SUPPLIED DATA:
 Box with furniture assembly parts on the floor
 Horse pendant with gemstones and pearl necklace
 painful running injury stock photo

---

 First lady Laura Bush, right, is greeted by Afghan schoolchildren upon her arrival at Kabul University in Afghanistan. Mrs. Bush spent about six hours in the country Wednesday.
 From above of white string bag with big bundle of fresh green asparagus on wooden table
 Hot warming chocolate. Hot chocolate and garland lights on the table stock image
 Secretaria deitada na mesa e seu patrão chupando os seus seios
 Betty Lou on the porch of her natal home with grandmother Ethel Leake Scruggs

WHAT IS NEEDED:
Working from the material above, restate word for word the lines between the line with "Hot warming chocolate." and the line with "Betty Lou on", both included, and only those.

ANSWER TO THIS PROBLEM:
 Hot warming chocolate. Hot chocolate and garland lights on the table stock image
 Secretaria deitada na mesa e seu patrão chupando os seus seios
 Betty Lou on the porch of her natal home with grandmother Ethel Leake Scruggs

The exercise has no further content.